Simple Example - What Am I Listening To?

What follows is a very simple (and obviously contrived) example of how to use DRb for a real application.

The Object: Provide a way to dynamically "update" my website with which song I'm currently listening to. (I told you it was contrived)

I want a way to dynamically (and in real-time) let viewers of my website find out which song I have playing on my mp3 player at home. As mentioned above, in planning the architecture for this application, there are two major components that I need to be concerned with: client and server. Just for fun, I'm going to do this a bit backward from what intuition might dictate. We'll start with the server (my laptop):

Server

Yes, that's right. My laptop is the server in this example (instead of my web server being the server). I chose this configuration, because I want the web server (client) to actually ask my home computer what song is playing at any given moment in time. With this design, I can change the underlying algorithm (which for now, will be a simple read from a text file) to something more reliable. The client processes won't need to know the details. They'll simply ask for an answer.

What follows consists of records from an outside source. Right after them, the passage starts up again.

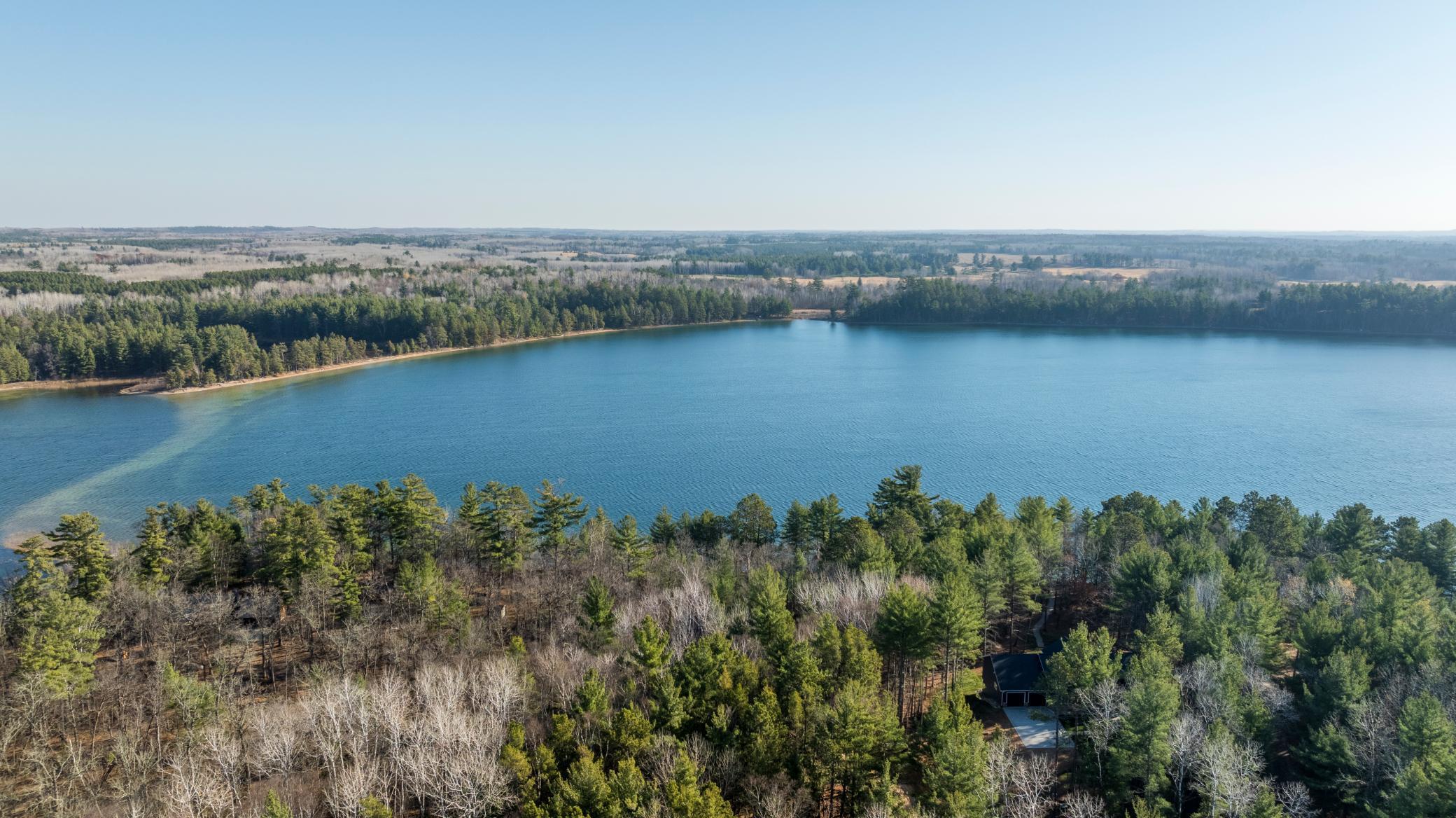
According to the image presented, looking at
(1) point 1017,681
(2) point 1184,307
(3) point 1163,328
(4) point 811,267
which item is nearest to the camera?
(1) point 1017,681

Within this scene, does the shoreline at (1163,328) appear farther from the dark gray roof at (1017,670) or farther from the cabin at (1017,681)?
the cabin at (1017,681)

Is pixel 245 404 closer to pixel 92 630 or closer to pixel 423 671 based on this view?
pixel 92 630

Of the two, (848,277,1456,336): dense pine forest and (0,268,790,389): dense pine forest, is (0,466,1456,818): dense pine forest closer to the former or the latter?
(0,268,790,389): dense pine forest

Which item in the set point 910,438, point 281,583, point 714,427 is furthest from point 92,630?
point 910,438

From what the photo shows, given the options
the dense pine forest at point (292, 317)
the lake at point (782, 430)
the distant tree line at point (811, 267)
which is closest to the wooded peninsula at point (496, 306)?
the dense pine forest at point (292, 317)

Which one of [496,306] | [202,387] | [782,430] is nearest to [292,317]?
[202,387]

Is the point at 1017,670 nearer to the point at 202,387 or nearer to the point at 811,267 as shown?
the point at 202,387
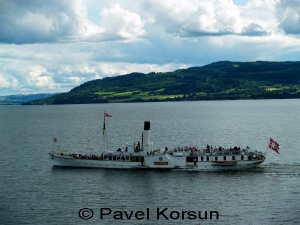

As I mentioned above, the responsibilities of the server are to start a server socket, bind an object to that socket, respond to messages sent to the socket, and provide access control. I'll go through these responsibilities one at a time.

Fortunately, DRb takes care of the the first and second responsibilities seamlessly and painlessly. All that needs to be done is to call the DRb class method DRb#start_service, passing in a druby URI and an object to bind to it:

DRb.start_service("druby://:7777", SongNameServer.new("/tmp/songname"))


The URI in this case is the piece that specifies which port to start listening on. In our example, it is hard-coded to port 7777. This parameter can optionally accept nil, in which case it will dynamically find an available port to listen on. The port dynamically chosen can be obtained via DRb.uri, which will return the full druby URI (e.g. druby://hal9k:2001).

The second argument to start_service is an instance of the object which we want to be remotely messagable. In this case, I have created a class called SongNameServer, which will respond to the message songname.

class SongNameServer
	def initialize(str)
		@filename = str
	end

	def songname
		f = File.new(@filename)
		return f.readline
	end
end
The final step is to join on the DRb server thread:
DRb.thread.join
This step ensures that the DRb server thread completes its work before the process exits. For more information on Threads, look at Library reference on Ruby Central.

Client

Now that we've gotten the Server functioning and provided an interface to our SongNameServer, it's time to write a client. What we know so far is that there is a server on host hal9k, port 2001 and that there is an object bound to that server that accepts the message songname.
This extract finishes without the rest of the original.